Graphics is a lower-mid level 9500GT. Quite a reasonable price at $119 considering that the next in line 9600GT costs 50 bucks more. Any lower than $119 gives me a far less graphical power. Even so, playing Half Life 2: Episode 2 and NFS: Most Wanted at maxed-out settings is something I never fathomed possible but I did. What glorious pictures! Maybe I should considering purchasing Crysis
sometime in the future.
On the casing front, we chose the cheapest we could find. Its not I like care about the looks anyway. With experience from Amos's com
, I knew ATX casings at this rock-bottom prices was still of reasonable quality for home use.
So here comes a personal challenge to me. What is the best gaming PC one can possibly get with commercially-available parts and a huge wallet.
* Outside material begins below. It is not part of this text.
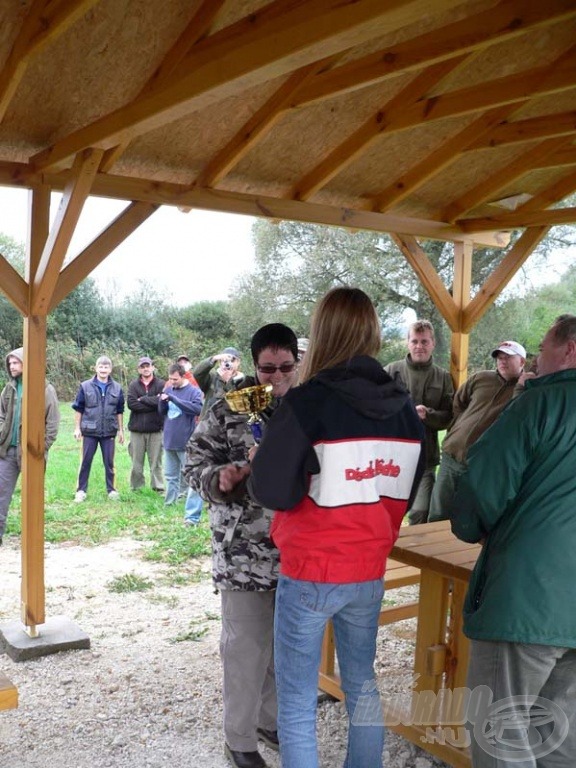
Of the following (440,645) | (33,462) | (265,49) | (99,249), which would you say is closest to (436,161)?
(99,249)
No personal overclocking, everything at stock configurations, and all parts must be sold in Singapore.
After spending about 3 hours researching and checking compatibility, here is the specifications of the best money can buy you in Singapore.
$710 Motherboard: Asus Rampage II Extreme
with x58 chipset
including SupremeFX Xi-Fi
ADI-A2000B (Sound) via PCI-Express x1 daugtherboard
$1700 Processor: Intel Core i7 Extreme 3.2Ghz
1366Mhz FSB HT LGA1366
$570 RAM: 3x2GB Corsair Tr3X6G1600C8D
Dominator DDR3 1600Mhz in Triple-Channel Mode
$700x3 Graphics Card: PCI-Express x16 Asus Nvidia GTX280
1GB DDR3 in 3-Way SLI configuration
$285x2 2x Western Digital 150GB VelociRaptor
10000K RPM 16MB buffer SATA2 striped at RAID 0
for performance gaming and OS bootup. (2.5" drive in 3.5" enterprise class mounting frame)
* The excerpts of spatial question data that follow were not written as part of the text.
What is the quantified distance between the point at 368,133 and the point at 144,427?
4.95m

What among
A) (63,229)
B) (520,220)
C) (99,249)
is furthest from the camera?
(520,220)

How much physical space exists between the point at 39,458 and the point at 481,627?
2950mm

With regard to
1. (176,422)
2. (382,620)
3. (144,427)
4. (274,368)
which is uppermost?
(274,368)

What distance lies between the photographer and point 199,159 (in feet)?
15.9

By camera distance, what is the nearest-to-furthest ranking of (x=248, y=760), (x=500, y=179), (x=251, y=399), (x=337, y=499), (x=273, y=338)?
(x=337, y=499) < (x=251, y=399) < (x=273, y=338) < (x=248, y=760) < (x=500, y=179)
$100x2 2x Seagate Barracuda 7200.11 500GB
7200RPM 32MB buffer SATA2 mirrored at RAID 1
for data reliability.
(Unknown if the mobo can actually support dual RAID configurations in a single system)
$800 Optical drive: Sony BWU-800s
8x Blu-Ray Read/Write SATA
$890 Casing: Lian Li ARMORSUIT PC-P80
$460 Power supply: Thermaltake ToughPower 1200W
$340 OS: Windows Vista Ultimate SP1 64bit Edition (to support 6GB RAM)
Not included extras: An elaborate water/ liquid nitrogen cooling system, keyboard, mouse and TrueHD monitor
Total: $8340++ (Prices obtained from Sim Lim price lists I collected last week)
Who said computers are cheap? It depends on what specs you want! This list is not limited. Anyone with better suggestions or corrections can tell me lol.
I can almost drool at the specs. Too bad, all these are just on paper. I'm not even 100% sure if this dream PC can be built if I have the parts. The 3-way SLI
configuration especially could be a headache. Power supplies and casing volume may be inadequate. Dual RAID configuration may not be supported. Drivers/software may not be available for the 64bit Windows Vista blah blah.
Whatever it is, the power of this system offers the glimpse of what the future of computing could be.